→ Data for processing:
--- BEGIN ---
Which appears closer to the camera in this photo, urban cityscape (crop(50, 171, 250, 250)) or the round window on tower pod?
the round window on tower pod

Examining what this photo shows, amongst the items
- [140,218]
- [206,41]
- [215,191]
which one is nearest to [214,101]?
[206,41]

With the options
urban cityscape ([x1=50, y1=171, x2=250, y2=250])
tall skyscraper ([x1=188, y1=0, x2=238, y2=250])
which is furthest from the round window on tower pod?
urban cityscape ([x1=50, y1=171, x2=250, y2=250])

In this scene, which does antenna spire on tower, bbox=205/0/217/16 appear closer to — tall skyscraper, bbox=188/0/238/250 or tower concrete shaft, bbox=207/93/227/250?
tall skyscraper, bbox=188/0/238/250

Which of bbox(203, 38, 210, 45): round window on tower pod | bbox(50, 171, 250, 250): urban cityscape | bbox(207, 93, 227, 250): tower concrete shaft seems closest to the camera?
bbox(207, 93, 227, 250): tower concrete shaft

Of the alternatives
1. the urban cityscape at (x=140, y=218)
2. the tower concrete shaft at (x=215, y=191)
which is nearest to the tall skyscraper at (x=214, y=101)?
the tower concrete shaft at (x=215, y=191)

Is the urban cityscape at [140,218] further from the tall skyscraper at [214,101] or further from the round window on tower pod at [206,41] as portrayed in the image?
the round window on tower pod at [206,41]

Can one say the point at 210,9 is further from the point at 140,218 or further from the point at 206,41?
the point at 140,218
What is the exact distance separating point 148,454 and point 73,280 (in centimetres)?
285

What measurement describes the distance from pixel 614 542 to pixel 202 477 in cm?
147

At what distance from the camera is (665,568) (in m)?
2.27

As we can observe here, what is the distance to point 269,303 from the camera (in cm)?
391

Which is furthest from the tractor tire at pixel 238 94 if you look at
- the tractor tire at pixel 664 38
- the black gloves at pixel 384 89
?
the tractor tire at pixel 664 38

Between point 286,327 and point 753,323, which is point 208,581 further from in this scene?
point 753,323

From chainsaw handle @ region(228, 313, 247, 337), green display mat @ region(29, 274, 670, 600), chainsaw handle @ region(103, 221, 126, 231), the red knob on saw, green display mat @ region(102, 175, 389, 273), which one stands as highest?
--- END ---
→ Objective: Reproduce all of the items above, renaming "green display mat" to "green floor mat" wherever it occurs and leaving everything else the same.

→ Complete response:
Which appears closer to the camera in this photo, urban cityscape (crop(50, 171, 250, 250)) or the round window on tower pod?
the round window on tower pod

Examining what this photo shows, amongst the items
- [140,218]
- [206,41]
- [215,191]
which one is nearest to [214,101]?
[206,41]

With the options
urban cityscape ([x1=50, y1=171, x2=250, y2=250])
tall skyscraper ([x1=188, y1=0, x2=238, y2=250])
which is furthest from the round window on tower pod?
urban cityscape ([x1=50, y1=171, x2=250, y2=250])

In this scene, which does antenna spire on tower, bbox=205/0/217/16 appear closer to — tall skyscraper, bbox=188/0/238/250 or tower concrete shaft, bbox=207/93/227/250?
tall skyscraper, bbox=188/0/238/250

Which of bbox(203, 38, 210, 45): round window on tower pod | bbox(50, 171, 250, 250): urban cityscape | bbox(207, 93, 227, 250): tower concrete shaft seems closest to the camera?
bbox(207, 93, 227, 250): tower concrete shaft

Of the alternatives
1. the urban cityscape at (x=140, y=218)
2. the tower concrete shaft at (x=215, y=191)
which is nearest to the tall skyscraper at (x=214, y=101)?
the tower concrete shaft at (x=215, y=191)

Is the urban cityscape at [140,218] further from the tall skyscraper at [214,101] or further from the round window on tower pod at [206,41] as portrayed in the image?
the round window on tower pod at [206,41]

Can one say the point at 210,9 is further from the point at 140,218 or further from the point at 206,41?
the point at 140,218
What is the exact distance separating point 148,454 and point 73,280 (in centimetres)?
285

What measurement describes the distance from pixel 614 542 to pixel 202 477 in cm?
147

At what distance from the camera is (665,568) (in m)?
2.27

As we can observe here, what is the distance to point 269,303 from the camera (in cm)?
391

Which is furthest from the tractor tire at pixel 238 94 if you look at
- the tractor tire at pixel 664 38
- the black gloves at pixel 384 89
?
the tractor tire at pixel 664 38

Between point 286,327 and point 753,323, which is point 208,581 further from in this scene?
point 753,323

From chainsaw handle @ region(228, 313, 247, 337), green floor mat @ region(29, 274, 670, 600), chainsaw handle @ region(103, 221, 126, 231), the red knob on saw, green floor mat @ region(102, 175, 389, 273), which one stands as highest?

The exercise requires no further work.